§ **Text**
Sunday, 18 November 2007

The Brocante Home Puttery Treats Challenge

Alison May of Brocante Home has put out a challenge to her readers! How can we resist? She wants us to select one (sigh...) of her "Puttery Treats" from a generously vast collection and... well... blog about it. The difficulty is; how can we select just one? They are all so tantalising and seducing....
I have chosen a few of Alison's Puttery Treats, because I couldn't make my mind up about just one. It is late spring here in Australia, but because I ADORE harvest time, I simply could not refrain from reminiscing Autumns past... 

Thanks for the memories, Alison!

"Spend baking day this week filling your freezer with warming soups. Nothing is more homely than having a big vat of chunky vegetable soup on the go: the smell alone is enough to make you never want to leave the house. Serve with heavy multigrained homemade bread and lunch in the glow of candlelight".

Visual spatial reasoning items

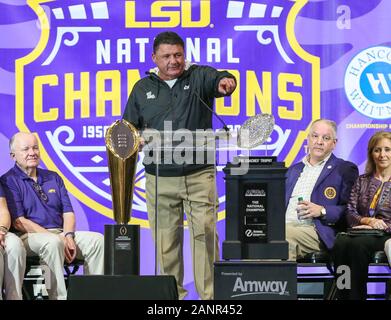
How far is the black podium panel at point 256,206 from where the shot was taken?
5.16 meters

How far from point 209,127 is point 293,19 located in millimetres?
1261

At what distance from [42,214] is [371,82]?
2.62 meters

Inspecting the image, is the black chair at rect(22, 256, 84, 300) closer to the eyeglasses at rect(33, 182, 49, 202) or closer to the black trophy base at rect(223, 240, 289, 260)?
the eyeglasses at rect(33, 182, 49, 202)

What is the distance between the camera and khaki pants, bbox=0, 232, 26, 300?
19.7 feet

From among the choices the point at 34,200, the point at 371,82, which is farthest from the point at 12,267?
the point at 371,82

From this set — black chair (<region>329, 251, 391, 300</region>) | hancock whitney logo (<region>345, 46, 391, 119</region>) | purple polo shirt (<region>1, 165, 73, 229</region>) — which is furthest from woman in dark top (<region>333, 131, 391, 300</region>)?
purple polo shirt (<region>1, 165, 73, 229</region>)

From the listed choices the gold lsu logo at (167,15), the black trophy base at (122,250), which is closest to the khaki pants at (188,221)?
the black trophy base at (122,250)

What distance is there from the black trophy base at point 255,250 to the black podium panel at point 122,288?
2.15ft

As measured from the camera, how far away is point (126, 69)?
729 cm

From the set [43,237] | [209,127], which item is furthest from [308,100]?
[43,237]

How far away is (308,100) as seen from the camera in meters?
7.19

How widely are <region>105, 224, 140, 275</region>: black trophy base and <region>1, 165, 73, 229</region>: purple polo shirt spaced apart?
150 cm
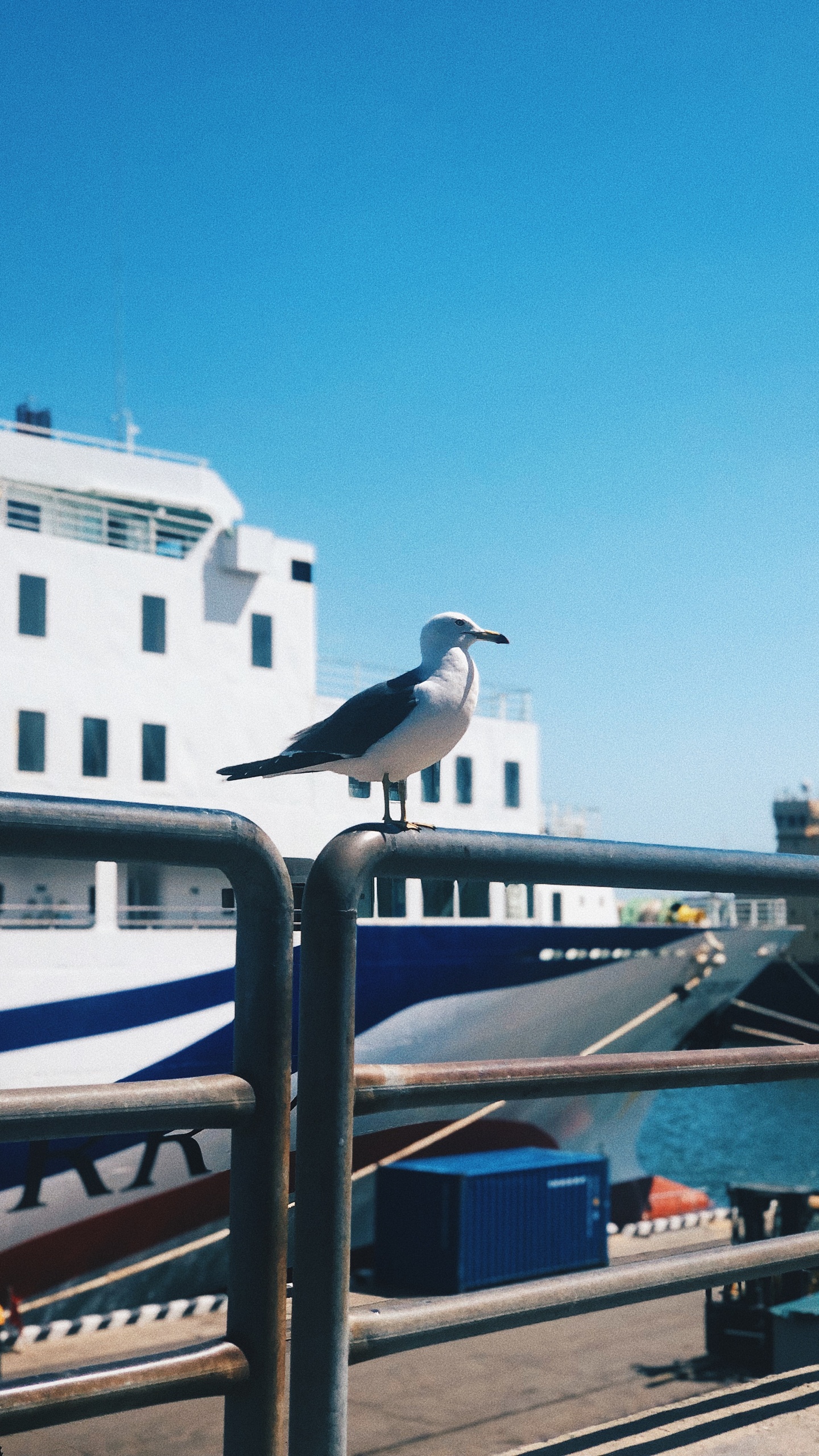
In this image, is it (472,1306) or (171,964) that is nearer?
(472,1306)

§ **Requirements**
Reproduce the section of the blog post from "Sunday, 18 November" up to and including "tantalising and seducing...." without alteration.

§ **Complete answer**
Sunday, 18 November 2007

The Brocante Home Puttery Treats Challenge

Alison May of Brocante Home has put out a challenge to her readers! How can we resist? She wants us to select one (sigh...) of her "Puttery Treats" from a generously vast collection and... well... blog about it. The difficulty is; how can we select just one? They are all so tantalising and seducing....